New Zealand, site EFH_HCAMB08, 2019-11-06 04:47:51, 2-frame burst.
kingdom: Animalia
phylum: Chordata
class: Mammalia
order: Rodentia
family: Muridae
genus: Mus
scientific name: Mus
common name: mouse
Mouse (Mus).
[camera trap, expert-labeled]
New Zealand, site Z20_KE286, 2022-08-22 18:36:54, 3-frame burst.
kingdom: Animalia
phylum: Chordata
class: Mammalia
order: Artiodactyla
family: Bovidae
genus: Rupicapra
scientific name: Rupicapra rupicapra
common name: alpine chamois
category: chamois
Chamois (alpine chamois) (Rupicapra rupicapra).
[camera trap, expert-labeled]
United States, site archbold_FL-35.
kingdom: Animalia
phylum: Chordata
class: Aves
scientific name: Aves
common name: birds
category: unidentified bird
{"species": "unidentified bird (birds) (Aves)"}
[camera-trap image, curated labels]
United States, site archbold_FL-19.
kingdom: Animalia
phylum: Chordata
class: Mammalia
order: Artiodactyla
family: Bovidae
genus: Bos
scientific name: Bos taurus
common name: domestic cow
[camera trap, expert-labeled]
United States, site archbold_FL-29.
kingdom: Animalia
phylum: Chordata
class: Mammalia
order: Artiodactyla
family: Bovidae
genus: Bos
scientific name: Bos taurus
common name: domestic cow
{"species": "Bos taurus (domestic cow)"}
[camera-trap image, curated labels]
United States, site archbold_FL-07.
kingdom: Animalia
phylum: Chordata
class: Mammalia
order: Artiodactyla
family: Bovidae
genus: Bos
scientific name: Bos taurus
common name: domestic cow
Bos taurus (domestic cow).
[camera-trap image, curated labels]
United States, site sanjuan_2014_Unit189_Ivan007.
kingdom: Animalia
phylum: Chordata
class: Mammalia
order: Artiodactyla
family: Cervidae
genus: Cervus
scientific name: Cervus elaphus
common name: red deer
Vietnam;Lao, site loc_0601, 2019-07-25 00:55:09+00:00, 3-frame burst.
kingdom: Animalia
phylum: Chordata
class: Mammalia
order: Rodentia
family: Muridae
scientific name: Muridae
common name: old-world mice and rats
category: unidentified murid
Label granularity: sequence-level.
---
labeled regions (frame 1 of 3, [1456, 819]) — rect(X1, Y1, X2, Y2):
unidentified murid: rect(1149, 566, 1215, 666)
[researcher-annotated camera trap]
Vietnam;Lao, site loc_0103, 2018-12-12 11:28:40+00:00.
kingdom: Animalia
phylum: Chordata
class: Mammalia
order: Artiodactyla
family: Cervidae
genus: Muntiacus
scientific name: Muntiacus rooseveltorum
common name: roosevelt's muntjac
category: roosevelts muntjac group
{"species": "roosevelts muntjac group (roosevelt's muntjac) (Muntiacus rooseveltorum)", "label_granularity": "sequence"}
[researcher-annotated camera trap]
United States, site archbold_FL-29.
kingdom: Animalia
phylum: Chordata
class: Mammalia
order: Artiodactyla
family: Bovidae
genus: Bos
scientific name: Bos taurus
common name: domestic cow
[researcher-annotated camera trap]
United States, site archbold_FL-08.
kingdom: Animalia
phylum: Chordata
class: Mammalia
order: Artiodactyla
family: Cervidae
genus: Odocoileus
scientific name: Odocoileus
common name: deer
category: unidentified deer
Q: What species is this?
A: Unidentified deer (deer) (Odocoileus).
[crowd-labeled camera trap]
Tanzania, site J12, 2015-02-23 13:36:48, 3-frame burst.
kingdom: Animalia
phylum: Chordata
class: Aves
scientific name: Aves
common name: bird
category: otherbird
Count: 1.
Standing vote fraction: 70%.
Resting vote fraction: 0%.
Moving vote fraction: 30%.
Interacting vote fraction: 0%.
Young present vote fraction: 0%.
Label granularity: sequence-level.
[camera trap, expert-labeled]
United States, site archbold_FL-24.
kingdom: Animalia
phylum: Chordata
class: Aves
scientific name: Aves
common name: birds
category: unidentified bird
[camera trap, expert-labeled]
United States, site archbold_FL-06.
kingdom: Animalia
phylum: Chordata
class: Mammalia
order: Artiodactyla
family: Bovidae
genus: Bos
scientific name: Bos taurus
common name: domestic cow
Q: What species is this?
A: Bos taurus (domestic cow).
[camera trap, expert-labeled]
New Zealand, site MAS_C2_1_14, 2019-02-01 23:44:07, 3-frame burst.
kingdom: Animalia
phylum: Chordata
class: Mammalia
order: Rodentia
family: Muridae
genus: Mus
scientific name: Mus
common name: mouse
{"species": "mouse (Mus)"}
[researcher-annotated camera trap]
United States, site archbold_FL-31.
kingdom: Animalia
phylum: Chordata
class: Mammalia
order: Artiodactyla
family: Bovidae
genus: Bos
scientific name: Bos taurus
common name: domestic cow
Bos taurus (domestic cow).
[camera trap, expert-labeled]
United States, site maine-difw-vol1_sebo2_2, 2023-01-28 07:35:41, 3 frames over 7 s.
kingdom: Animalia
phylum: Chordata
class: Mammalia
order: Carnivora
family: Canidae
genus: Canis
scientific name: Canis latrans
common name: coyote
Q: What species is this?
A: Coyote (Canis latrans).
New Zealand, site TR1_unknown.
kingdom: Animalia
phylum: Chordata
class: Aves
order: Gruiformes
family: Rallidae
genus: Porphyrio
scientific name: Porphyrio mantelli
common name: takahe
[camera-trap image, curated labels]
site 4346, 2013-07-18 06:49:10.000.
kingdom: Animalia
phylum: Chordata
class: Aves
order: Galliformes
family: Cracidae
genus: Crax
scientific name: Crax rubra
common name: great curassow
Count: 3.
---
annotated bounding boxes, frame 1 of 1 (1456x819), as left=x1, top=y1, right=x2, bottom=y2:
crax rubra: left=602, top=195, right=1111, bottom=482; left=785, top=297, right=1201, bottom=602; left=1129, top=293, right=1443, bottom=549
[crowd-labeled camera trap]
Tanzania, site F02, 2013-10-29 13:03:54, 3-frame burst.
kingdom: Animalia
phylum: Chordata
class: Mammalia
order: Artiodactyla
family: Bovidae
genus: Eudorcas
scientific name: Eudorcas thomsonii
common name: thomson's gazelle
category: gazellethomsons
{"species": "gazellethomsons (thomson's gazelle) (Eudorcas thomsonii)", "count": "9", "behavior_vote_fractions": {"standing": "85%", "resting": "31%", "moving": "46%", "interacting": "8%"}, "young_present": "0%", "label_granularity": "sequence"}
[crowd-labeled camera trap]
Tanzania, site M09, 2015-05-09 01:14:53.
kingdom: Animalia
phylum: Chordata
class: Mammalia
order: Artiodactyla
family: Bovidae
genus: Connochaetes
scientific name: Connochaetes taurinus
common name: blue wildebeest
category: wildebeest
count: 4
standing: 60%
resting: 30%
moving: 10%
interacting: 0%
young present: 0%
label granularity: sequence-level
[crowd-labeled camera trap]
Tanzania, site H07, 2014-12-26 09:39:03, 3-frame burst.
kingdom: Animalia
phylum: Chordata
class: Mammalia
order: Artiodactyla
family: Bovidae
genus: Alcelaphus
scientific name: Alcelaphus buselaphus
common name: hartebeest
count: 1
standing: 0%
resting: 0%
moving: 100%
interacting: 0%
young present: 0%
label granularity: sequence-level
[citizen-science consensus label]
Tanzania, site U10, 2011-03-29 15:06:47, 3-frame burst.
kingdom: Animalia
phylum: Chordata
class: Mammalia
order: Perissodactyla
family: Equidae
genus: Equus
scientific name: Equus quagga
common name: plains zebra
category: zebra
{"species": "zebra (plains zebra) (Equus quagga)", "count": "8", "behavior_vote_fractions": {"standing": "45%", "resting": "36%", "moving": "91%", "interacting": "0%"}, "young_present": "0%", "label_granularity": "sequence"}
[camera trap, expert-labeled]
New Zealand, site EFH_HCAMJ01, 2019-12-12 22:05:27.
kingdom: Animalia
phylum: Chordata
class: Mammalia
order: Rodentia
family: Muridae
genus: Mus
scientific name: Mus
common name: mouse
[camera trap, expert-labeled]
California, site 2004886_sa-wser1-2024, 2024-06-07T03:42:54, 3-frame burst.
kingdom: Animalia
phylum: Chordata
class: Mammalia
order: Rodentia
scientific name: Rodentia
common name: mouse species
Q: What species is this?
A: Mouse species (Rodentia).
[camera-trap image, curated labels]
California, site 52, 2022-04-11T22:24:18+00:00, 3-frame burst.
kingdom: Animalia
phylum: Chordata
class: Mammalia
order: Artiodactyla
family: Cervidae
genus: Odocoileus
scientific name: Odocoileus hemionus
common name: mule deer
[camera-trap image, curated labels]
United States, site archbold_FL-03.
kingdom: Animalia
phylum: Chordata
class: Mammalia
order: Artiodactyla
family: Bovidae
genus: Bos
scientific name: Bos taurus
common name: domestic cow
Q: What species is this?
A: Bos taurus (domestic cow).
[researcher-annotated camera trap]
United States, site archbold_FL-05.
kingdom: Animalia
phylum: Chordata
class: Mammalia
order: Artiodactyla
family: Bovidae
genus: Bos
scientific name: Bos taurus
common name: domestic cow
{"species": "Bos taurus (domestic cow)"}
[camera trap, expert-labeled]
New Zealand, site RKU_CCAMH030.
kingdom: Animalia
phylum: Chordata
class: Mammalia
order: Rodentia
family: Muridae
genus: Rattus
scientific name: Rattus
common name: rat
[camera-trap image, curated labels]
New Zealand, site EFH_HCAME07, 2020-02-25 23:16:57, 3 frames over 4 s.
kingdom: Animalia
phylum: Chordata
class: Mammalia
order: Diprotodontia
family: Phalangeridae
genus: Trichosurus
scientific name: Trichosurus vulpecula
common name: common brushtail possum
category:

YOUR TASK:
When a line in the material above holds the word "quagga", copy that line.

EXERCISE RESULT:
scientific name: Equus quagga
{"species": "zebra (plains zebra) (Equus quagga)", "count": "8", "behavior_vote_fractions": {"standing": "45%", "resting": "36%", "moving": "91%", "interacting": "0%"}, "young_present": "0%", "label_granularity": "sequence"}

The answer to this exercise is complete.